### Rows
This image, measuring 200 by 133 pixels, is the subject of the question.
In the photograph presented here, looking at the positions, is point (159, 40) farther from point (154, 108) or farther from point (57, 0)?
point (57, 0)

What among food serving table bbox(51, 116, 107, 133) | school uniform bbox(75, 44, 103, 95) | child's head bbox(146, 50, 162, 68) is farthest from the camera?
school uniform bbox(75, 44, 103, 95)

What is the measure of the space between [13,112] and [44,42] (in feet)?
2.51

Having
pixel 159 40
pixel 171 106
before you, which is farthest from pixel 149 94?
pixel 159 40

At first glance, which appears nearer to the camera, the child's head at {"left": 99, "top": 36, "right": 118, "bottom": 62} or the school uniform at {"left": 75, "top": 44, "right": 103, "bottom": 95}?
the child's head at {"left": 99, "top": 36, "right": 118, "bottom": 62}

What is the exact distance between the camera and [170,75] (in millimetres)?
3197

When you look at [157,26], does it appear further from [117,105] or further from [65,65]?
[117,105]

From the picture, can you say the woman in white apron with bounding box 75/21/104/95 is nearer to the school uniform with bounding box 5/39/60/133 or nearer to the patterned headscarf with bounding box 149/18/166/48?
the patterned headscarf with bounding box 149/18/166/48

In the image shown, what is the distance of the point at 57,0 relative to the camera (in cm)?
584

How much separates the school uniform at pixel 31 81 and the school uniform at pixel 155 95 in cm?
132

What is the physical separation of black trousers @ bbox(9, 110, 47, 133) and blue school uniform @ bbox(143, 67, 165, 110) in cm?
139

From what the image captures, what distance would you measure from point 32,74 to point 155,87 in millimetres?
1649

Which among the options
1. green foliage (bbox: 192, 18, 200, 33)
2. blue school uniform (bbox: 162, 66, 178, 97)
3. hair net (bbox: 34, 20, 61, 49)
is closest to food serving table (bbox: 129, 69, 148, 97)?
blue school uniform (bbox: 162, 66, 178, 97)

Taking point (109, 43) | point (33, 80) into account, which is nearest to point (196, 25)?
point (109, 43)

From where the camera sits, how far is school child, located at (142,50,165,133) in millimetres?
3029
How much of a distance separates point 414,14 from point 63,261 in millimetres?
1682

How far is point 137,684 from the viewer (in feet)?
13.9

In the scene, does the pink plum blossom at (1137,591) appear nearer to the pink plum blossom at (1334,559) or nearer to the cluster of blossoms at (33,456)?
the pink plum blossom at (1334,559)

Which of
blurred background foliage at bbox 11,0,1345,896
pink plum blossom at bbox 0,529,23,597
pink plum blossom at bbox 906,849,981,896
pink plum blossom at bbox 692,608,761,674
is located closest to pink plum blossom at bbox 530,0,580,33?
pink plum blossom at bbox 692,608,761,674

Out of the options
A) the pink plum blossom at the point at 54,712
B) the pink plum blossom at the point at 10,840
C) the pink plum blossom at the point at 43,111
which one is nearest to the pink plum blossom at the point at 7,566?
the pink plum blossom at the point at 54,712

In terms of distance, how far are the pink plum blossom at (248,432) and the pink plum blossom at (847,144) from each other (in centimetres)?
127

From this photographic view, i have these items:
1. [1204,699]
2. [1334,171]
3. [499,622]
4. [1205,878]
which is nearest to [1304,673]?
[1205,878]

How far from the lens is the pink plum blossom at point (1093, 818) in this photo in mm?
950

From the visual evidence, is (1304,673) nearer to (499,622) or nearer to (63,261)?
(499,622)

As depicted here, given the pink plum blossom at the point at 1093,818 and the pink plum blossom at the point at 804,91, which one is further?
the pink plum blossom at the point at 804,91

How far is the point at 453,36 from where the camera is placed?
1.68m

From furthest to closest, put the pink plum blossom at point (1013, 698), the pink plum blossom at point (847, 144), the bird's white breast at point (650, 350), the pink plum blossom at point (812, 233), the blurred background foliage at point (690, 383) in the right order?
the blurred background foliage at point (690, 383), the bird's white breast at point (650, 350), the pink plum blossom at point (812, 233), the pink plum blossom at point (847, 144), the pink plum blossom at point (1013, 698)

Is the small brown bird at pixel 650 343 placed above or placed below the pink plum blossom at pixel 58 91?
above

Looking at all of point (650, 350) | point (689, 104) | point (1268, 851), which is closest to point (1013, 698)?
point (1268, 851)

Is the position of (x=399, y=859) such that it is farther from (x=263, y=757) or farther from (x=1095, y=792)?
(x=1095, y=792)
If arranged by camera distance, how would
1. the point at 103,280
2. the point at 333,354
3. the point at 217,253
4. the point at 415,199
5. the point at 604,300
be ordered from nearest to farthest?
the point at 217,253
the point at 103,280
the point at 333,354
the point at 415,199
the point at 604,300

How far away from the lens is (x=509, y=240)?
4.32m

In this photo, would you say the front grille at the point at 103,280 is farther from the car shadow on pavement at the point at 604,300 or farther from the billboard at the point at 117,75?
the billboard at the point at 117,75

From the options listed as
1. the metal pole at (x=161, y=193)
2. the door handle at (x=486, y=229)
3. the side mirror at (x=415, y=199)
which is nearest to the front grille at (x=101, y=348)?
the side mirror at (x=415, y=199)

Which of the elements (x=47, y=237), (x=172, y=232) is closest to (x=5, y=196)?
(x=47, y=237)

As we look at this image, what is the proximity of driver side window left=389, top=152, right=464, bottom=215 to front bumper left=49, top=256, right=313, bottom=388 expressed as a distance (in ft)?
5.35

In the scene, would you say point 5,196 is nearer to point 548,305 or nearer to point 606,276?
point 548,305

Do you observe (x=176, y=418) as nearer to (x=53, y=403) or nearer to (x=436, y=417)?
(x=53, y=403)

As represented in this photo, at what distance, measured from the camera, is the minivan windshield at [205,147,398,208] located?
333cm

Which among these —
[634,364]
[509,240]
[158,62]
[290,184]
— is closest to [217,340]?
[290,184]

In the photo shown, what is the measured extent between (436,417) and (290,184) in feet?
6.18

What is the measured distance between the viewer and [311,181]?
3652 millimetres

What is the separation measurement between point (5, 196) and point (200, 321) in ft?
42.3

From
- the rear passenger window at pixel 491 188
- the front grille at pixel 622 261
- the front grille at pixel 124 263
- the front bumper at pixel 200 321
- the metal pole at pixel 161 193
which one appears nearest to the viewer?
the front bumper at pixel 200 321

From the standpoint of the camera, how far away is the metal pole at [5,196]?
######
> **Given request**
Which lines in the data contain the word "scene"? Pull out each of them and copy it whole.

> **Solution to this exercise**
In the scene, does the pink plum blossom at (1137,591) appear nearer to the pink plum blossom at (1334,559) or nearer to the cluster of blossoms at (33,456)?
In the scene, would you say point 5,196 is nearer to point 548,305 or nearer to point 606,276?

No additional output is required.